Ketika akhirnya Waldner menang dengan angka 25-23, wajahnya yang tegang menjadi cair ketika ia melemparkan diri ke pelukan pelatihnya. Ini adalah medali emas pertama bagi kontingen Swedia dalam Olimpiade Barcelona itu. Tepuk tangan yang gemuruh di ruangan pertandingan dan kegembiaraan orang-orang Swedia menunjukkan bahwa sesuatu yang amat penting telah terjadi.
Ketika rasul Paulus melihat pertandingan seperti ini, ia bertanya-tanya kapan ia akan memusatkan seluruh kemauan dan mempunyai disiplin tinggi seperti orang-orang itu, agar dapat memenangkan kemuliaan abadi seperti halnya para atlet memenangkan medali emas mereka. Mungkin ada baiknya kita membayangkan orang-orang yang saleh, para malaikat, dan para malaikat agung sebagai penonton dan menyadari bahwa Sang Raja sendiri melihat kita dan ingin memberikan kepada kita emas kasih-Nya yang abadi.
Tujuan yang Jelas?
Apakah dalam hidup ini kita mempunyai tujuan yang jelas? Para atlet mempunyai tujuan yang jelas, yaitu meraih medali emas dalam Olimpiade, dan untuk itu semua, yang lain menjadi nomor dua. Cara mereka makan, tidur, belajar, dan berlatih ditentukan oleh satu tujuan jelas itu.
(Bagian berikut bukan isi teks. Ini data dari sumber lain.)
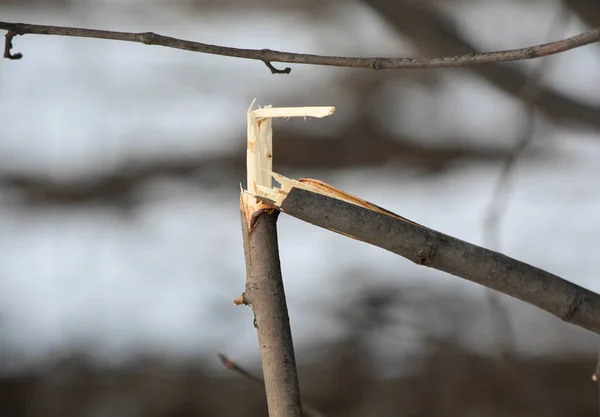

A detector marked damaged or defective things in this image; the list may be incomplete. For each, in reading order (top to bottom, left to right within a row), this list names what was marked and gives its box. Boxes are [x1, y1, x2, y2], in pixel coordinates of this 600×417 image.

splintered wood [240, 98, 336, 226]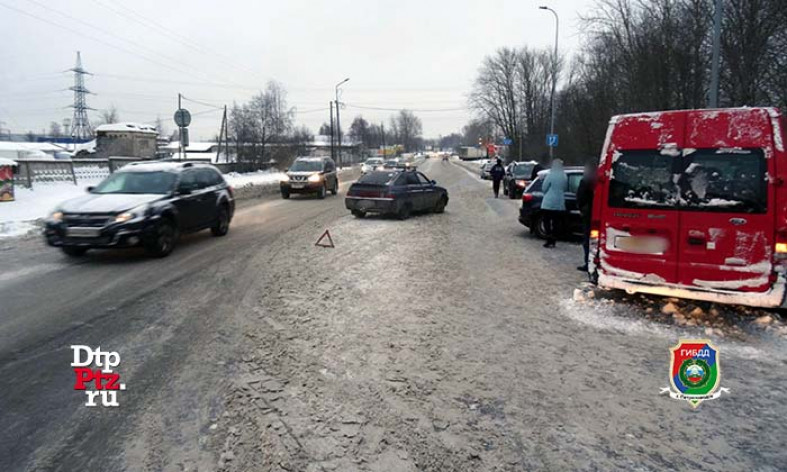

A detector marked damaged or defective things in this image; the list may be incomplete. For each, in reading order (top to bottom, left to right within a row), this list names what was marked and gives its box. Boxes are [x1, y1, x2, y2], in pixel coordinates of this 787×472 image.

damaged vehicle [592, 106, 787, 310]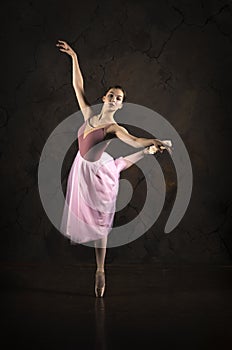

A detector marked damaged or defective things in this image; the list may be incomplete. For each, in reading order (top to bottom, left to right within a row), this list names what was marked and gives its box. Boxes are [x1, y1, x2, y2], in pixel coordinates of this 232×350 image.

cracked wall surface [0, 0, 232, 262]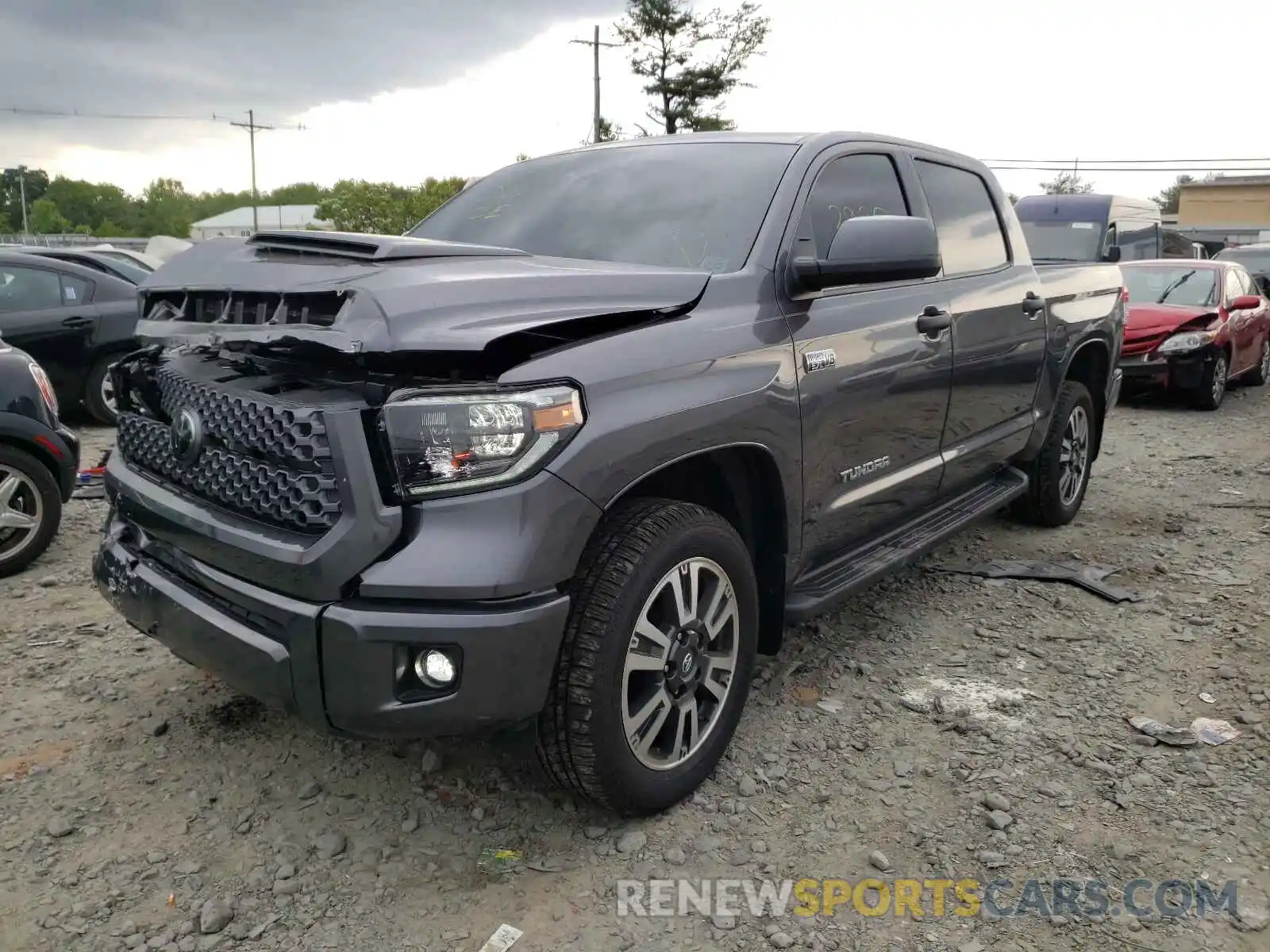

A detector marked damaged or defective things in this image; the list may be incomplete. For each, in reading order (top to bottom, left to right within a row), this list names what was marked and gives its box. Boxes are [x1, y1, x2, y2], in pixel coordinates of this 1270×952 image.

crumpled hood [141, 231, 716, 355]
broken headlight housing [375, 383, 584, 500]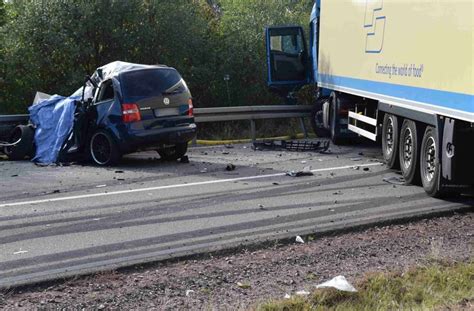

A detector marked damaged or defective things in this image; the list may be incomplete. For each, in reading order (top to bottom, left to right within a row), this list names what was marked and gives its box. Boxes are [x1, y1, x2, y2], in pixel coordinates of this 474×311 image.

severely damaged car [4, 61, 196, 167]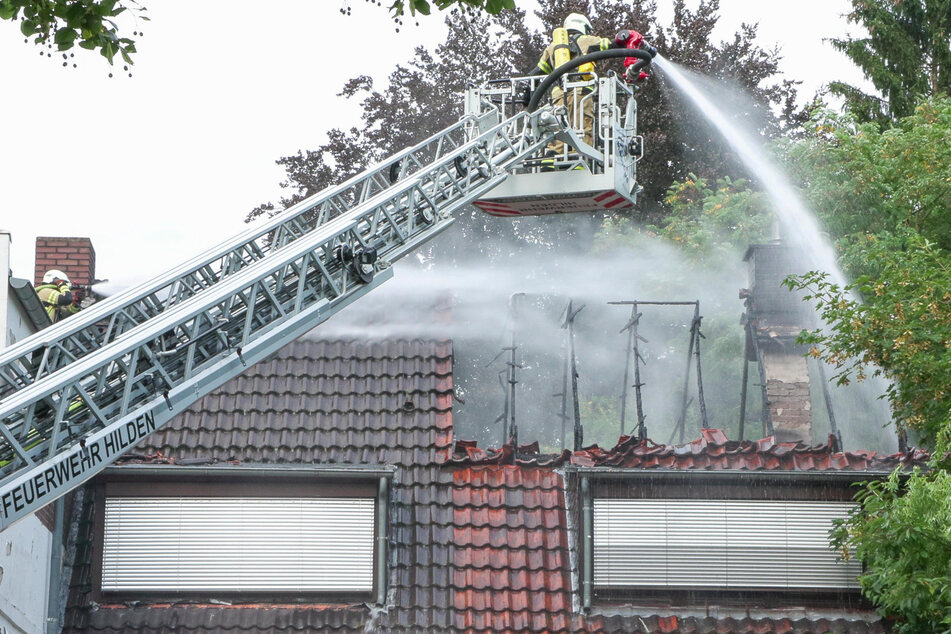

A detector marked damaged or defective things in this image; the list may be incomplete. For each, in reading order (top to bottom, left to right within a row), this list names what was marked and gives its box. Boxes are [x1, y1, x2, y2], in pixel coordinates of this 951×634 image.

burned roof structure [61, 338, 924, 628]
Hal seperti ini benar juga dalam hidup rohani. Tanpa tujuan yang jelas, perhatian kita selalu akan bercabang dan kita menghabiskan tenaga untuk hal-hal yang remeh-temeh. Kepada para pendengarnya, Martin Luther King Jr. berkata, “Arahkanlah pandangan Anda pada hadiah yang disediakan.” Apakah hadiah kita? Hadiah kita adalah hidup ilahi, hidup abadi, hidup bersama, dan dalam Allah. Yesus menunjukkan tjuan dan hadiah itu kepada kita. Ia berkata kepada Nikodemus, “Begitu besar kasih Allah akan dunia ini, sehingga Ia telah mengaruniakan Anak-Nya yang tunggal, supaya setiap orang yang percaya kepada-Nya tidak binasa, melainkan beroleh hidup yang kekal.” (Yoh. 3:16).
Tidaklah mudah mengarahkan pandangan kita kepada hidup abadi, khususnya di dunia yang selalu mengatakan kepada kita bahwa ada hal-hal yang lebih dekat dengan kita dan lebih mendesak yang meminta perhatian kita. Tidak ada hari yang tidak menarik kita untuk melepaskan pandangan ke arah tujuan itu dan membuatnya kabur dan tidak jelas. Meskipun demikian, dari pengalaman kita tahu bahwa tanpa tujuan yang jelas, hidup kita menjadi terpotong-potong oleh berbagai beban dan tugas yang tidak berhubungan satu dengan yang lain. Pengalaman seperti itu menghabiskan tenaga dan membuat diri kita lebih lelah dan merasa seluruh usaha sia-sua. Lalu, apa yang harus kita lakukan agar ujuan itu tetap jelas dan pandangan kita terarah kepada hadiah yang disediakan?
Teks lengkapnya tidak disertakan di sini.